2. Apakah ada pengaruh bakteri Streptococcus terhadap terjadinya keilitis
angularis pada anak yang menderita defisiensi nutrisi?
1.3 Hipotesis
1. Ada pengaruh bakteri Staphylococcus aureus terhadap terjadinya keilitis
angularis pada anak yang menderita defisiensi nutrisi.
Universitas Sumatera Utara
2. Ada pengaruh bakteri Streptococcus terhadap terjadinya keilitis angularis
pada anak yang menderita defisiensi nutrisi.
1.4 Tujuan Penelitian
Tujuan dilakukannya penelitian ini adalah :
1. Untuk mengetahui pengaruh bakteri Staphylococcus aureus terhadap
terjadinya keilitis angularis pada anak yang menderita defisiensi nutrisi.
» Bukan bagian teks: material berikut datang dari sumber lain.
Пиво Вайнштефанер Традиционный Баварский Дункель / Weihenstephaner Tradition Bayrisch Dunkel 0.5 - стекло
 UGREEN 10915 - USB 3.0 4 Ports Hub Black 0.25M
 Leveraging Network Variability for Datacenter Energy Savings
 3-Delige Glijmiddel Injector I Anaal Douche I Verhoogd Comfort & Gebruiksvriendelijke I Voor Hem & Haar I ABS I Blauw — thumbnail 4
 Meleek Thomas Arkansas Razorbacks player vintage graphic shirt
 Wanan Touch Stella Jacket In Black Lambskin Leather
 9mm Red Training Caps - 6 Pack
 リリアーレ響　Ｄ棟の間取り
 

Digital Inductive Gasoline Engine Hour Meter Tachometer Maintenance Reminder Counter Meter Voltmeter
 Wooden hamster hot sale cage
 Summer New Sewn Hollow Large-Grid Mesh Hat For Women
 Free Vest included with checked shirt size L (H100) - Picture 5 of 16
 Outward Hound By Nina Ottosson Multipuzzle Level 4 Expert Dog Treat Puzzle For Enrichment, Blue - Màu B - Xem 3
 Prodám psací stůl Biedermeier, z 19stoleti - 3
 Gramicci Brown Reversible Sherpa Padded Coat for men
2. Untuk mengetahui pengaruh bakteri Streptococcus terhadap terjadinya
keilitis angularis pada anak yang menderita defisiensi nutrisi.
1.5 Manfaat Penelitian
Beberapa manfaat yang diharapkan dari penelitian ini antara lain:
1. Hasil penelitian ini dapat menjadi informasi bagi kedokteran gigi terutama
bidang Ilmu Penyakit Mulut bahwa bakteri dapat menjadi faktor
penyebab terjadinya keilitis angularis pada anak yang menderita defisiensi
nutrisi.
2. Bila telah diketahui bakteri yang berperan pada keilitis angularis, dapat
menjadi bahan pertimbangan dalam pemilihan antibiotik untuk
penanggulangannya.
3. Hasil dari penelitian dapat digunakan Instansi Dinas Kesehatan Medan
dalam melaksanakan program penyuluhan kesehatan gigi dan mulut.